First of all, there is no sand in the process of Sandblasting, unless of course you are taking paint off your building. When it comes to glass we use aluminum oxide as the medium for abrading the glass. Aluminum Oxide comes in various grits from very coarse to very fine, and depending on how aggressive you want to be with the surface of glass will depend on what grit has to be used. When blasting glass with an aggregate it is imperative to first understand that every time a particle of aluminum oxide hits the surface of the glass, it removes particles of the glass itself. The more times you run over the area being blasted the more material comes out. In this process the operator has very little control over the depth of the material being removed and ultimately creates a very porous surface that oil and dirt can collect in.

The process of frosting, or our brand name of MICROFROSTING®, is the process of using a specific grit of aluminum oxide with a completely computer controlled process of blasting where all variables of the blasting itself are controlled and maintained, thus allowing us to create a smooth, even, and minimal abrasion to the surface of the glass. This creates a softer look and makes the glass easy to clean when dirt or fingerprints collect on the surface. The even quality of the finish makes this the most desirable finish for custom and gradient applications. This process is also the most environmentally friendly process because the entire blasting medium is recycled. Pulp Studio has utilized multiple processing lines of MICROFROSTING® for more than a decade. It is humorous to us that some of our competitors have tried to sell this process as some type of new ECO glass, implying that this is a new green form of processing. We just did it because the finish is better and it is good business to be environmentally responsible.

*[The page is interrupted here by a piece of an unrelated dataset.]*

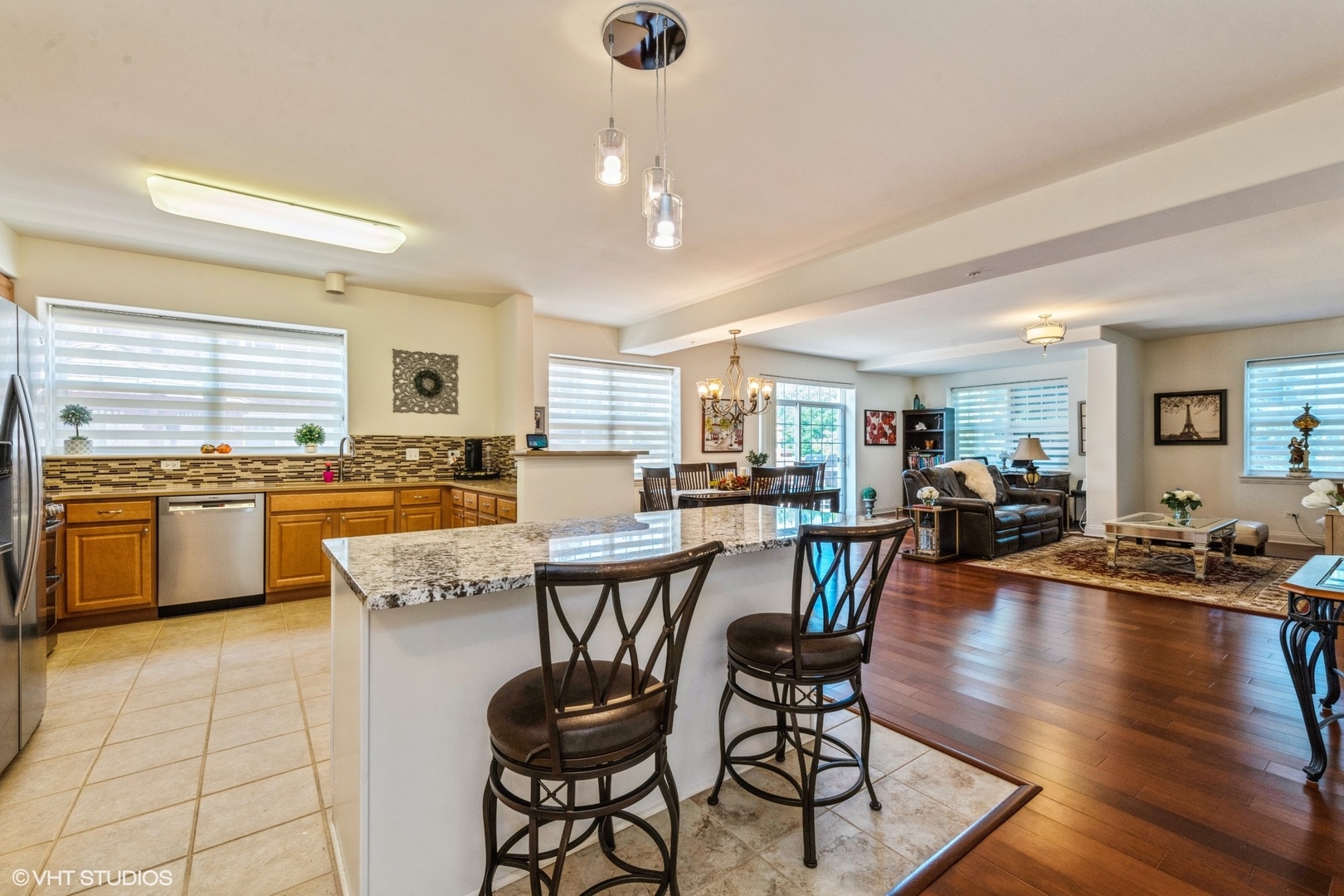 1 Itasca Road, Unit 101 Itasca, IL 60143 - Photo 4 of 21 a large kitchen with a table and chairs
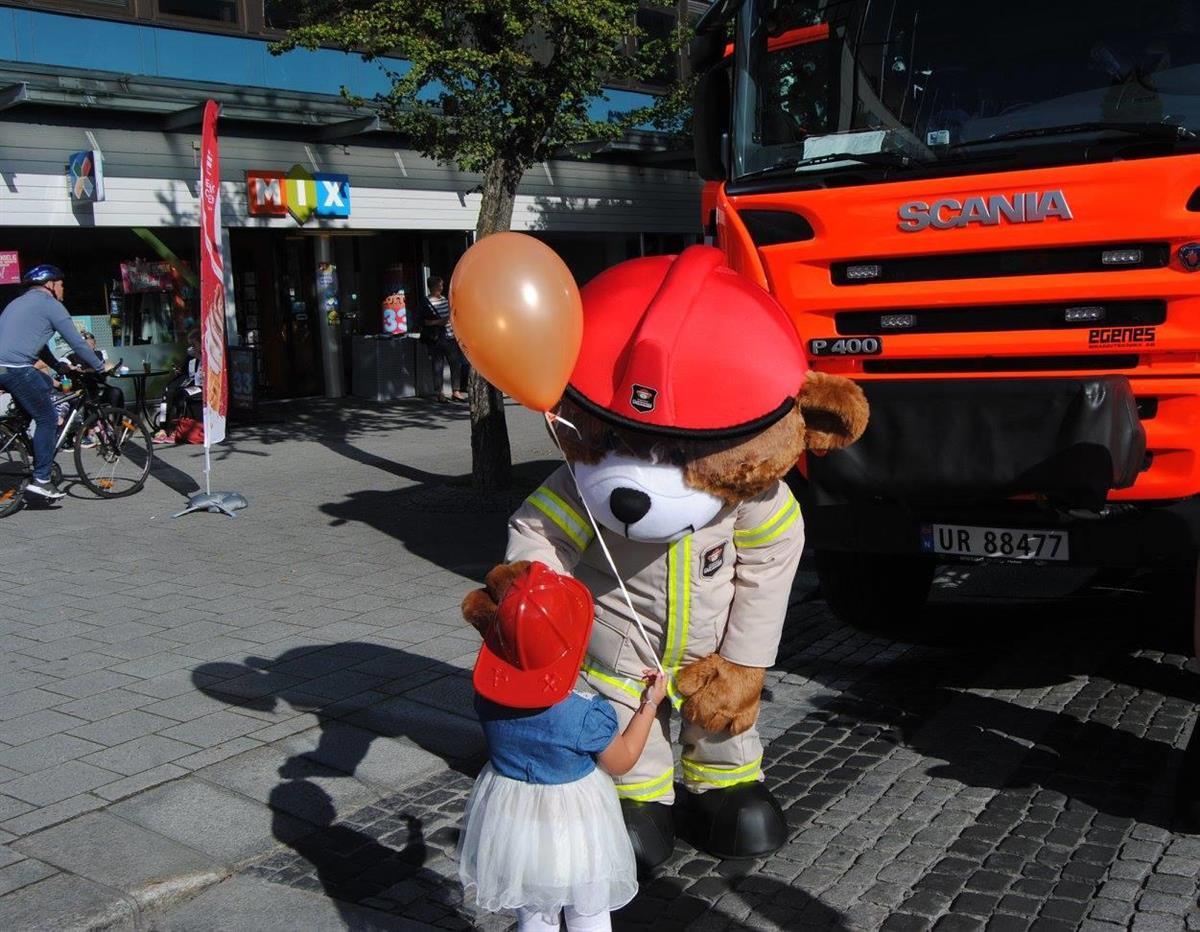 Bjørnis leverer ballong til barn - Klikk for stort bilde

Acid etching is exactly what it sounds like. The float glass goes through the process of having a coating put onto the surface of the glass, usually utilizing a screen and a compound consisting caustic ingredients designed to abrade the surface in a very subtle way. The material is applied to the glass and then flushed off with water and neutralizers to leave a very clean and even surface. If done correctly the resulting glass is the easiest to clean of them all.